During late March to Mid-May 2022, we formed a reading and discussion group focused on familiarizing AIM members with the Land-Based Wilderness Program (2021) created by the educator and scholar Kahérakwas Donna Goodleaf who is Turtle Clan, a citizen from the Kanien’kehaka Nation, and the Director of Decolonizing Curriculum and Pedagogy at the Center for Teaching and Learning at Concordia University.  

The group was coordinated by Diego Bravo, and we held four Zoom discussion sessions of one hour each. Before each session, we committed to read two texts and watch audiovisual materials related to the specific theme prepared for each session. The reviewed materials of discussion were selected by Arseli Dokumaci and Diego Bravo.   

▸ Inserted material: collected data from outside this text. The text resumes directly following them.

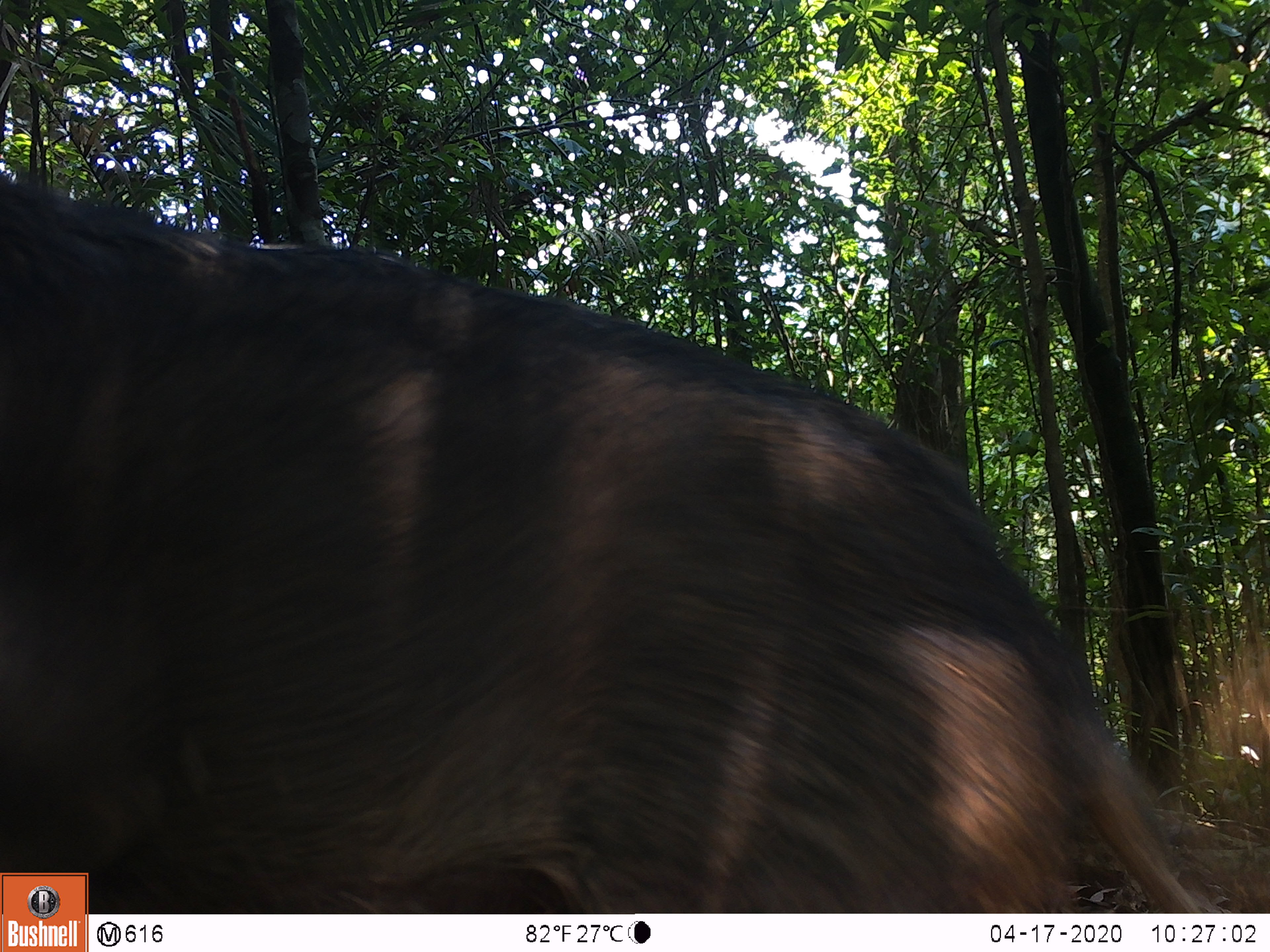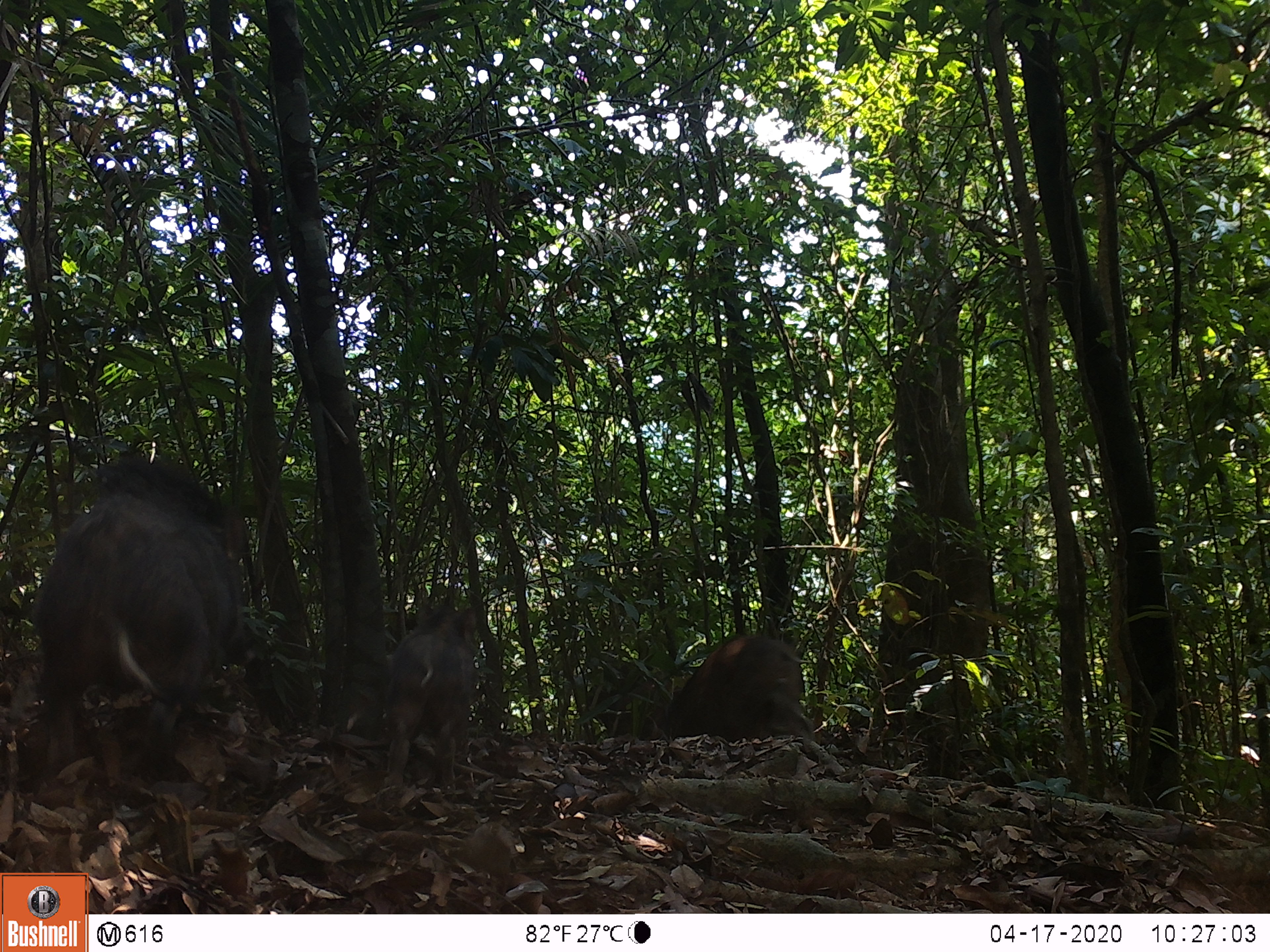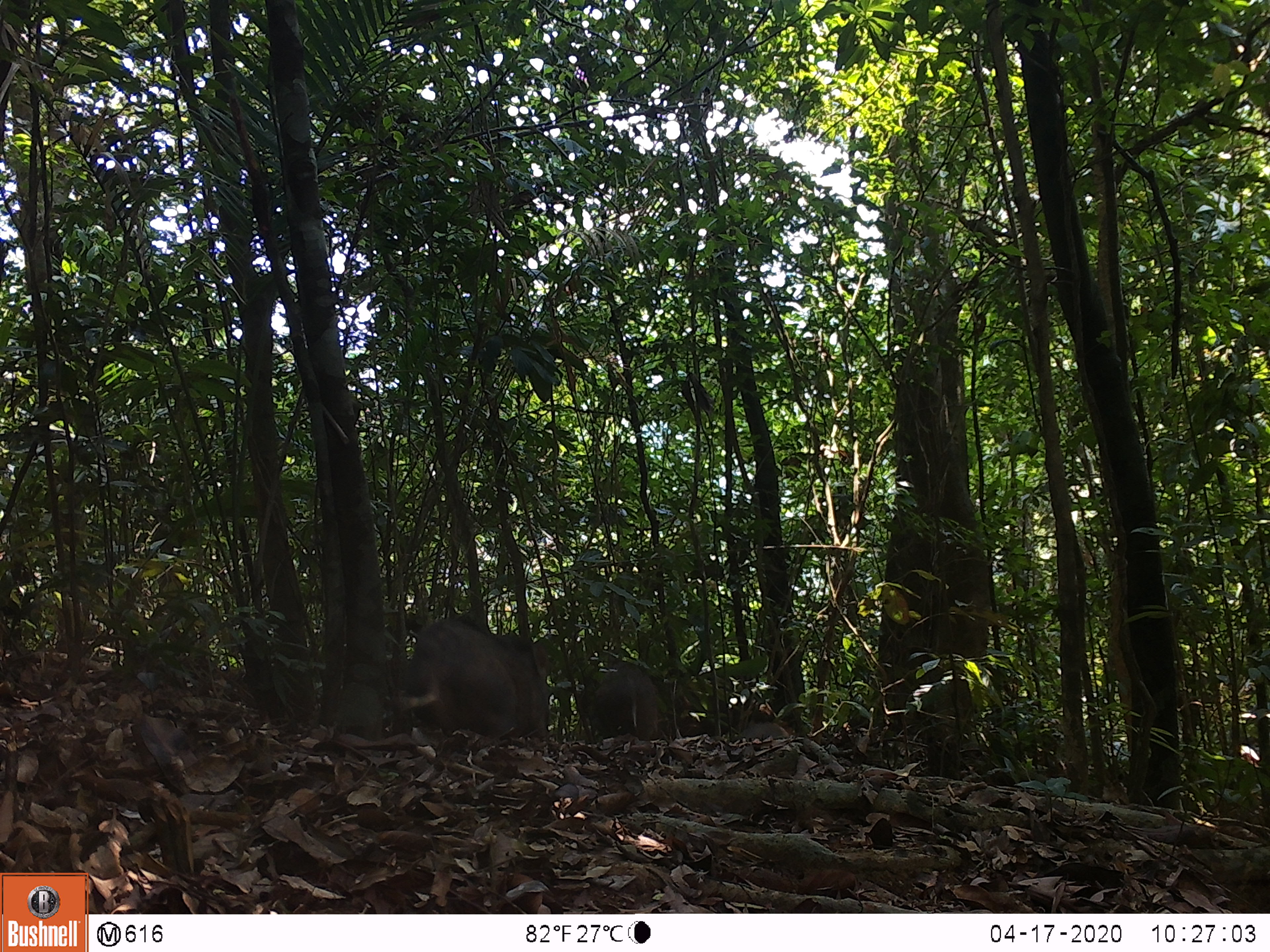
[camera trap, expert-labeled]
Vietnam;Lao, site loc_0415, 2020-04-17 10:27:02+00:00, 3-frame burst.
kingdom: Animalia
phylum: Chordata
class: Mammalia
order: Artiodactyla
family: Suidae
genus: Sus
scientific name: Sus scrofa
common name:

The sessions were divided into themes that had the following order: 

Session 1: Gratitude (With the presence of Kahérakwas Donna Goodleaf) 

Session 2: Land-based education 

Session 3: Land 

Session 4: Kahnawake 

A major goal of these sessions was to introduce each other with land-based education pedagogies as Indigenous-led decolonial methodologies for learning, mental/physical health resources, cultural wellbeing and community empowerment. The sessions had also the intention of making us aware of important pre-colonial, colonial and post-colonial histories, traditions and realities of Haudenosaunee culture. At the same time, these exercises helped us gain a deeper understanding of the place-based needs and histories behind land-based education practices, particularly in the Mohawk reserve of Kahnawake.   

We were grateful to have been able to expand our sensitivity, critical knowledge and active awareness regarding the cultural wellbeing and community building in the neighboring reserve of Kahnawake.  

Importantly, these sessions contributed to our ongoing search for building informed and strong ethical foundations for AIM as anti-colonial collective. Therefore, to continue establishing ourselves as a critical group of researchers/artists/facilitators always subject of being accountable in our present and future interactions with Indigenous communities and territories. The discussions compelled us to pursue (dis)locating AIM lab as an anti-colonial space on the stolen lands that Concordia University is located and where we operate as AIM.